### TASK INSTRUCTIONS
Transcribe the listing exactly, leaving out every picture.
[SOURCE DATA — start]
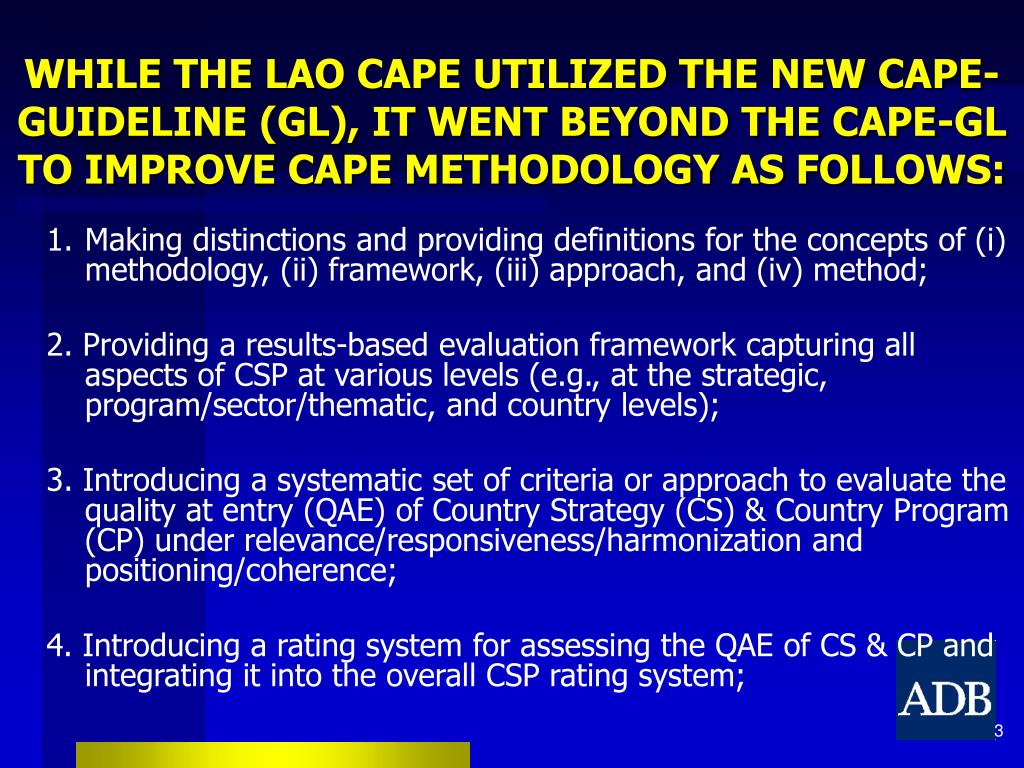 WHILE THE LAO CAPE UTILIZED THE NEW CAPE-GUIDELINE (GL), IT WENT BEYOND THE CAPE-GL TO IMPROVE CAPE METHODOLOGY AS FOLLOWS:

1. Making distinctions and providing definitions for the concepts of (i) methodology, (ii) framework, (iii) approach, and (iv) method;

2. Providing a results-based evaluation framework capturing all aspects of CSP at various levels (e.g., at the strategic, program/sector/thematic, and country levels);

3. Introducing a systematic set of criteria or approach to evaluate the quality at entry (QAE) of Country Strategy (CS) & Country Program (CP) under relevance/responsiveness/harmonization and positioning/coherence;

4. Introducing a rating system for assessing the QAE of CS & CP and integrating it into the overall CSP rating system;

ADB

3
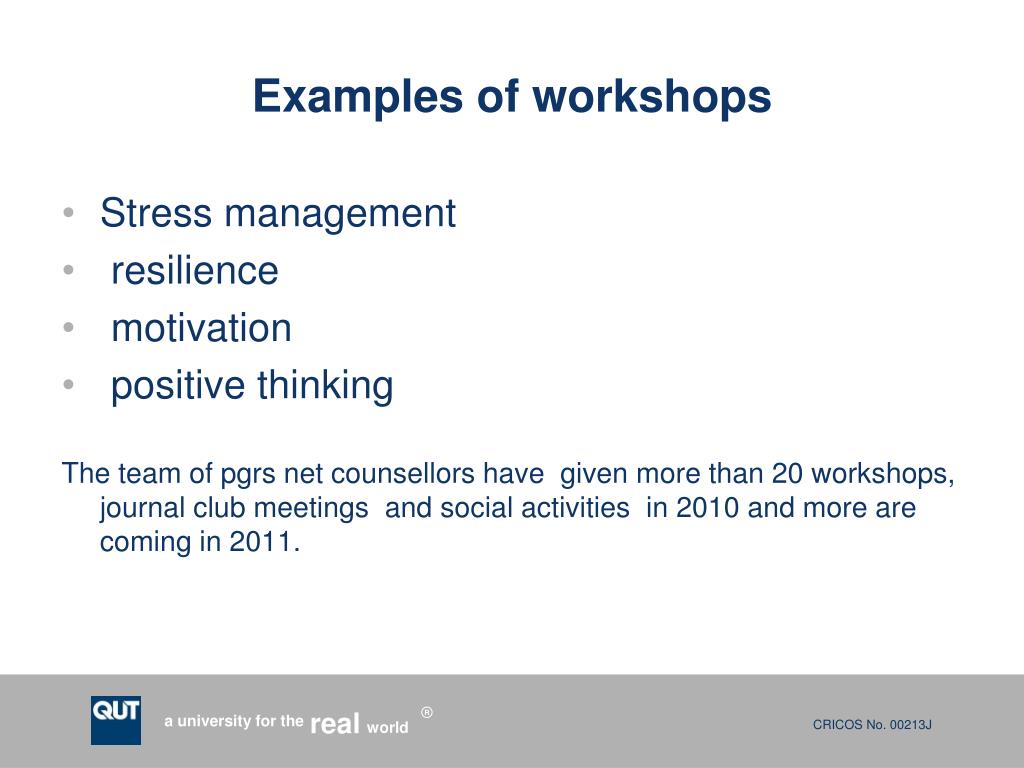 Examples of workshops

• Stress management
• resilience
• motivation
• positive thinking

The team of pgrs net counsellors have given more than 20 workshops, journal club meetings and social activities in 2010 and more are coming in 2011.

QUT a university for the real world ®

CRICOS No. 00213J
[SOURCE DATA — finish]
### EXERCISE RESULT
 WHILE THE LAO CAPE UTILIZED THE NEW CAPE-GUIDELINE (GL), IT WENT BEYOND THE CAPE-GL TO IMPROVE CAPE METHODOLOGY AS FOLLOWS:

1. Making distinctions and providing definitions for the concepts of (i) methodology, (ii) framework, (iii) approach, and (iv) method;

2. Providing a results-based evaluation framework capturing all aspects of CSP at various levels (e.g., at the strategic, program/sector/thematic, and country levels);

3. Introducing a systematic set of criteria or approach to evaluate the quality at entry (QAE) of Country Strategy (CS) & Country Program (CP) under relevance/responsiveness/harmonization and positioning/coherence;

4. Introducing a rating system for assessing the QAE of CS & CP and integrating it into the overall CSP rating system;

ADB

3
 Examples of workshops

• Stress management
• resilience
• motivation
• positive thinking

The team of pgrs net counsellors have given more than 20 workshops, journal club meetings and social activities in 2010 and more are coming in 2011.

QUT a university for the real world ®

CRICOS No. 00213J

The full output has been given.